• WHAT THE EXERCISE ASKS
Write out the text of each item below word for word, leaving out the pictures.

• EXTRACTED DATA
********************

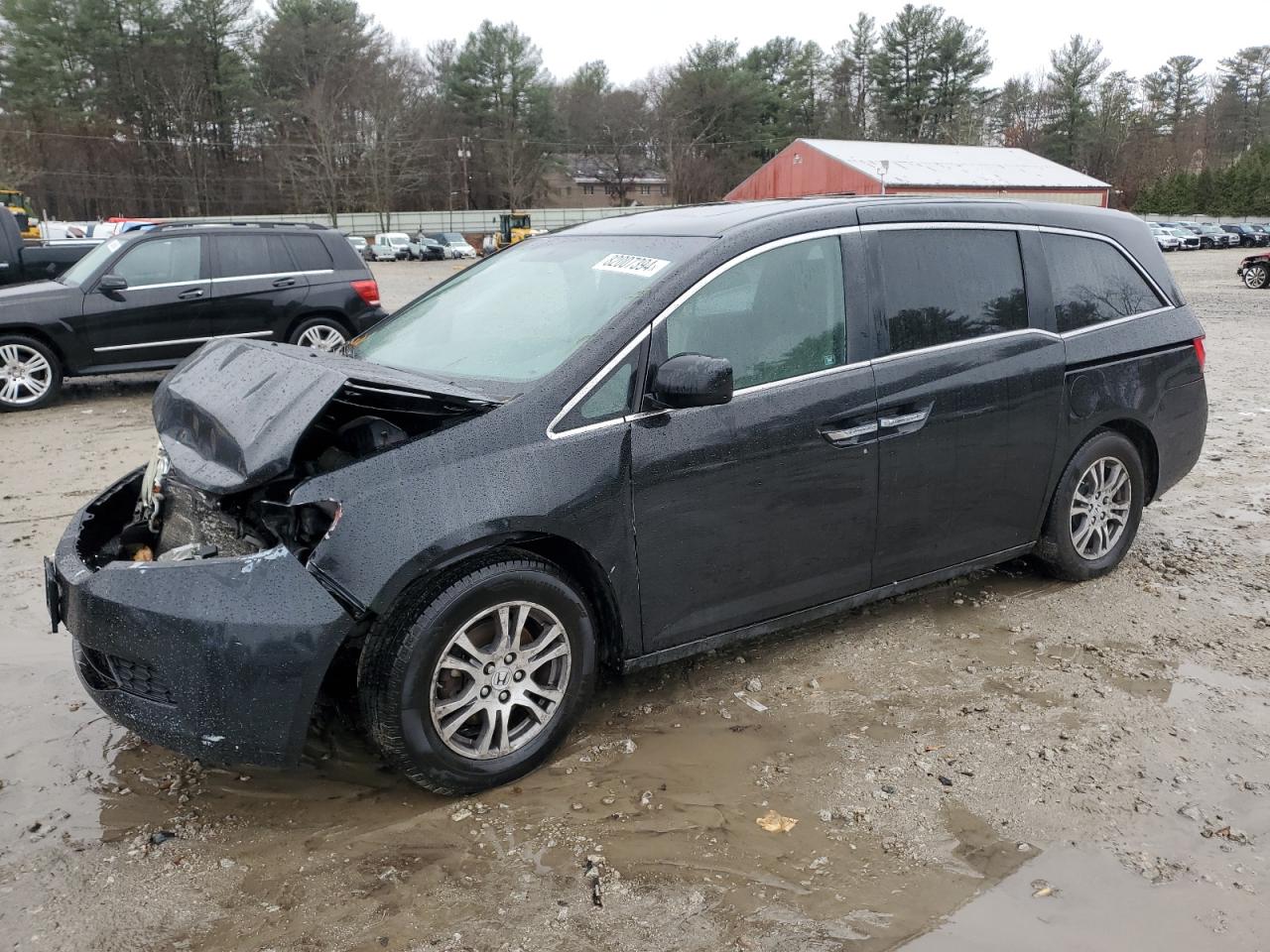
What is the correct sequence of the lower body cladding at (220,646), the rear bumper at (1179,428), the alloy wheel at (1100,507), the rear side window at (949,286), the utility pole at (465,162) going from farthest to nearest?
the utility pole at (465,162)
the rear bumper at (1179,428)
the alloy wheel at (1100,507)
the rear side window at (949,286)
the lower body cladding at (220,646)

********************

• TASK SOLUTION
What is the correct sequence of the lower body cladding at (220,646), the rear bumper at (1179,428), the alloy wheel at (1100,507), the rear side window at (949,286), the utility pole at (465,162) going from farthest to nearest?
the utility pole at (465,162)
the rear bumper at (1179,428)
the alloy wheel at (1100,507)
the rear side window at (949,286)
the lower body cladding at (220,646)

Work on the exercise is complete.